Stored items
*****
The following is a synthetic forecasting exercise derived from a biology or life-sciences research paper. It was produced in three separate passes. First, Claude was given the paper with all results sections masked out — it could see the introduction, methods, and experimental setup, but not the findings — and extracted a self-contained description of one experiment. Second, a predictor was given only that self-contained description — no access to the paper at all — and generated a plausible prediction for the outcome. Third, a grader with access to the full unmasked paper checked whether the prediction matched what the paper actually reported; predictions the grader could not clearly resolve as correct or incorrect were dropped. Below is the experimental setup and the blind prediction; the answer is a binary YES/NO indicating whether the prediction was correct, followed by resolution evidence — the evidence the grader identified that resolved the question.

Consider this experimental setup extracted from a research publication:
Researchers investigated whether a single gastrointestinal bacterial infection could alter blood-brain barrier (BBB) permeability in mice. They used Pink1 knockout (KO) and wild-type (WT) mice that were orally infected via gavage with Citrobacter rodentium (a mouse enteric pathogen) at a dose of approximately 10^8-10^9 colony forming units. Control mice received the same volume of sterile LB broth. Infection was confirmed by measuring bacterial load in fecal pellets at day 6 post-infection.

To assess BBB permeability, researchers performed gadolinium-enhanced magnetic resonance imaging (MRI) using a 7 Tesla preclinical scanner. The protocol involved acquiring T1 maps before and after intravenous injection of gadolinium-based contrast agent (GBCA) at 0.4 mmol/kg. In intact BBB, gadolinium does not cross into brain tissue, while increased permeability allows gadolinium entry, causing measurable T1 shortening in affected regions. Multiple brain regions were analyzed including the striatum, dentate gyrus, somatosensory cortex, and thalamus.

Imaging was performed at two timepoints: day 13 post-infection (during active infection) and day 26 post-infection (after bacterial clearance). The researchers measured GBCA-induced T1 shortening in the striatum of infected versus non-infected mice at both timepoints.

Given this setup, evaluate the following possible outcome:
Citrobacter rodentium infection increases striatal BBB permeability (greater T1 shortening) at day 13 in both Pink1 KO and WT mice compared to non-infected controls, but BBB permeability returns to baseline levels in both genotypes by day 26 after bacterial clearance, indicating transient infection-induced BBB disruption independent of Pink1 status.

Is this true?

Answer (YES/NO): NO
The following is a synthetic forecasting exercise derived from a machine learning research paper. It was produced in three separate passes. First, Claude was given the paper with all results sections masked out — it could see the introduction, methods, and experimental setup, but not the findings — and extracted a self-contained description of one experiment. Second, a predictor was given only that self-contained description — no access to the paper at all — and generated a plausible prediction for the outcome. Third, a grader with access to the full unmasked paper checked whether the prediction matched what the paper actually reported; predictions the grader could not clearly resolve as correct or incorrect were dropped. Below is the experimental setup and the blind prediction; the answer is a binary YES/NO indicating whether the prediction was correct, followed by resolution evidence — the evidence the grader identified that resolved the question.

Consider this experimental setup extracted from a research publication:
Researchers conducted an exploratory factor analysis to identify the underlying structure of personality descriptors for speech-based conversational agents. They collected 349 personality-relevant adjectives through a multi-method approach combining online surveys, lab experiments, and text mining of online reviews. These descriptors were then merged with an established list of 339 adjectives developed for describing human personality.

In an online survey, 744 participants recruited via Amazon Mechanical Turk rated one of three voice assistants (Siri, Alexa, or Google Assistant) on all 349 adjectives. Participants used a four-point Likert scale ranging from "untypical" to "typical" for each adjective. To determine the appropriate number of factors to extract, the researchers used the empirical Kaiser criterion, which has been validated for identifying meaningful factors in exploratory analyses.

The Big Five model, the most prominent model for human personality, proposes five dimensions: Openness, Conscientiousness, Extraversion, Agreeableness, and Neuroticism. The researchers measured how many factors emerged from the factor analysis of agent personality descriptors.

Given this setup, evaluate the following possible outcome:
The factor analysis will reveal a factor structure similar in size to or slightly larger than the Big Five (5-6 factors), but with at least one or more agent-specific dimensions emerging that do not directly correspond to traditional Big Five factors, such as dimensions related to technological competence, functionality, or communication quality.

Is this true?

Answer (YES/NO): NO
*****
WORK REQUIRED
Copy out each line of the data containing the string "analysis".

EXERCISE ANSWER
Researchers conducted an exploratory factor analysis to identify the underlying structure of personality descriptors for speech-based conversational agents. They collected 349 personality-relevant adjectives through a multi-method approach combining online surveys, lab experiments, and text mining of online reviews. These descriptors were then merged with an established list of 339 adjectives developed for describing human personality.
The Big Five model, the most prominent model for human personality, proposes five dimensions: Openness, Conscientiousness, Extraversion, Agreeableness, and Neuroticism. The researchers measured how many factors emerged from the factor analysis of agent personality descriptors.
The factor analysis will reveal a factor structure similar in size to or slightly larger than the Big Five (5-6 factors), but with at least one or more agent-specific dimensions emerging that do not directly correspond to traditional Big Five factors, such as dimensions related to technological competence, functionality, or communication quality.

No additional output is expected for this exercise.